Why can a single small allocation prevent hundreds of megabytes of freed heap memory from being returned to the kernel?
If your heap grows via brk(), the kernel only knows one number: where the program break is. It's a high-water mark. brk() can only move it down.

So if you free a 500MB chunk in the middle of the heap but there's a 64-byte allocation sitting above it, the break can't move. Those pages stay mapped. Rsstays high.

That's why you know where to look: if Rss won't drop after freeing, check if there's a small surviving allocation near the top of the heap pinning everything below. The allocator can't skip over it.   

Why does Rss stay high after an application "frees" memory?
free(0 returns memory to the allocator's internal freelist - no syscall nor kernel involvement. The kernel only sees pages. It has no visibility into which bytes within a page are "free" in userspace. A page with one live byte is fully resident.
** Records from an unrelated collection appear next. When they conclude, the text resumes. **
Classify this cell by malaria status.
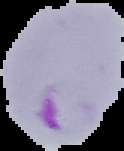

It is parasitized.

image_type: segmented cell region on a black background
image_size: 124×151 pixels
preparation: thin blood smear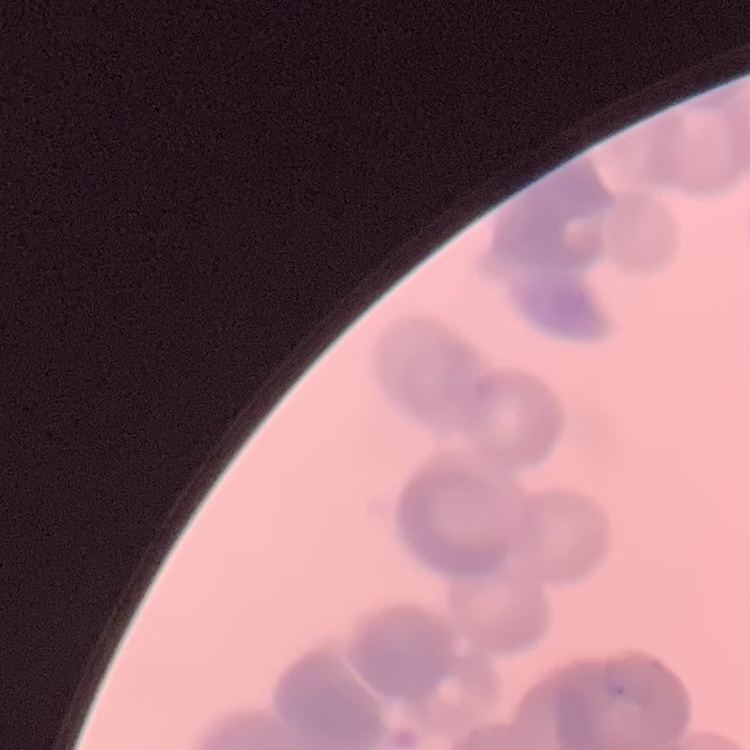
red_blood_cell_morphology: rouleaux formation
stain: Field's or Giemsa
preparation: thin peripheral smear
image_type: square crop of a larger photomicrographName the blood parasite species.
The allocator got those pages via brk() or mmap(). For mmap'd chunks (which are large allocations), free() calls munmap() directly - kernel reclaims the frames, Rss drops. For heap-managed chunks, the pages stay mapped. brk() can only shrink from the top, so a single surviving allocation at the top of the heap pins everything below it. Even if 99% of the heap is logically free, the break can't move.

glibc can call madvise(MADV_DONTNEED) to release physical frames without unmapping - but only when conditions align (enough contiguous free space, trim threshold exceeded). The virtual mapping stays, Rss drops, next touch faults in a fresh zeroed page.

The gap between "allocator says it's free" and "kernel knows it's free" is where Rss inflation lives.

If two processes map the same shared library, what is shared and what is not?
What is shared is the physical page frames containing the file-backed clean pages. Two processes can both map libc.so, each with different virtual addresses if needed, while both PTE sets reference the same underlying frames. Rss counts those mapped resident pages in each process as if they were all there. Pss tries to fix that by dividing each shared resident page by the number of processes mapping it.